# PencilArrays

Distributed Julia arrays using the MPI protocol.

## Introduction

This package provides a convenient framework for working with multidimensional Julia arrays distributed among MPI processes.

The name of this package originates from the decomposition of 3D domains along two out of three dimensions, sometimes called *pencil* decomposition. This is illustrated by the figure below,^{[1]} where each coloured block is managed by a different MPI process.

More generally, PencilArrays can decompose arrays of arbitrary dimension $N$, along an arbitrary subset of $M$ dimensions. (In the example above, $N = 3$ and $M = 2$.)
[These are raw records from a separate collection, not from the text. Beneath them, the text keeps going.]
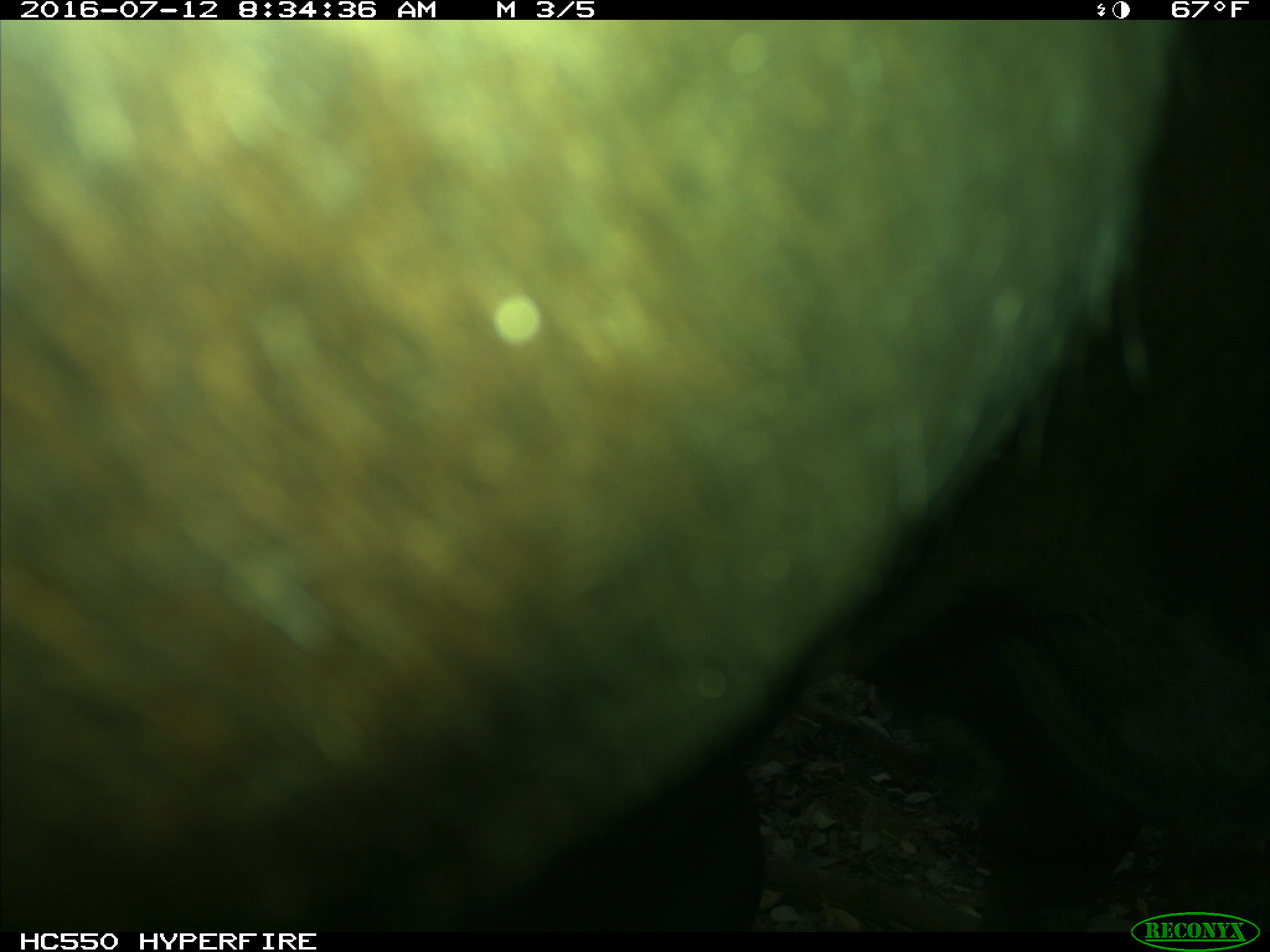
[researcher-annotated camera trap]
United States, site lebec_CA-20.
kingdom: Animalia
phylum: Chordata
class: Mammalia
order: Artiodactyla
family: Bovidae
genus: Bos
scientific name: Bos taurus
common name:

PencilArrays is the basis for the PencilFFTs package, which provides efficient and highly scalable distributed FFTs.

## Features

distribution of $N$-dimensional arrays among MPI processes;

decomposition of arrays along all or a subset of dimensions;

tools for conveniently and efficiently iterating over the coordinates of distributed multidimensional geometries;

transpositions between different decomposition configurations, using point-to-point and collective MPI communications;

zero-cost, convenient dimension permutations using StaticPermutations.jl;

convenient parallel I/O of distributed arrays using either MPI-IO or the Parallel HDF5 libraries;

distributed FFTs and related transforms via the PencilFFTs.jl package.

## Installation

PencilArrays can be installed using the Julia package manager:

`julia> ] add PencilArrays`

## Quick start

```
using MPI
using PencilArrays
MPI.Init()
comm = MPI.COMM_WORLD # MPI communicator
rank = MPI.Comm_rank(comm) # rank of local process
# Let's decompose a 3D grid across all MPI processes.
# The resulting configuration is described by a Pencil object.
dims_global = (42, 31, 29) # global dimensions of the array
pen_x = Pencil(dims_global, comm)
# By default the 3D grid is decomposed along the two last dimensions, similarly
# to the "x-pencil" configuration in the figure above:
println(pen_x)
# Decomposition of 3D data
# Data dimensions: (42, 31, 29)
# Decomposed dimensions: (2, 3)
# Data permutation: NoPermutation()
# Array type: Array
# We can now allocate distributed arrays in the x-pencil configuration.
Ax = PencilArray{Float64}(undef, pen_x)
fill!(Ax, rank * π) # each process locally fills its part of the array
parent(Ax) # parent array holding the local data (here, an Array{Float64,3})
size(Ax) # total size of the array = (42, 31, 29)
size_local(Ax) # size of local part, e.g. (42, 8, 10) for a given process
range_local(Ax) # range of local part on global grid, e.g. (1:42, 16:23, 20:29)
# Let's associate the dimensions to a global grid of coordinates (x_i, y_j, z_k)
xs_global = range(0, 1; length = dims_global[1])
ys_global = range(0, 2; length = dims_global[2])
zs_global = range(0, 2π; length = dims_global[3])
# Part of the grid associated to the local MPI process:
grid = localgrid(pen_x, (xs_global, ys_global, zs_global))
# This is convenient for example if we want to initialise the `Ax` array as
# a function of the grid coordinates (x, y, z):
@. Ax = grid.x + (2 * grid.y * cos(grid.z))
# Alternatively (useful in higher dimensions):
@. Ax = grid[1] + (2 * grid[2] * cos(grid[3]))
# Create another pencil configuration, decomposing along dimensions (1, 3).
# We could use the same constructor as before, but it's recommended to reuse the
# previous Pencil instead to reduce memory usage.
pen_y = Pencil(pen_x; decomp_dims = (1, 3))
# Now transpose from the x-pencil to the y-pencil configuration, redistributing
# the data initially in Ax.
Ay = PencilArray{Float64}(undef, pen_y)
transpose!(Ay, Ax)
# We can check that Ax and Ay have the same data (but distributed differently)
# by combining the data from all different processes onto a single process
# (this should never be used for large datasets!)
gather(Ax) == gather(Ay) # true
```

- 1Figure adapted from this PhD thesis.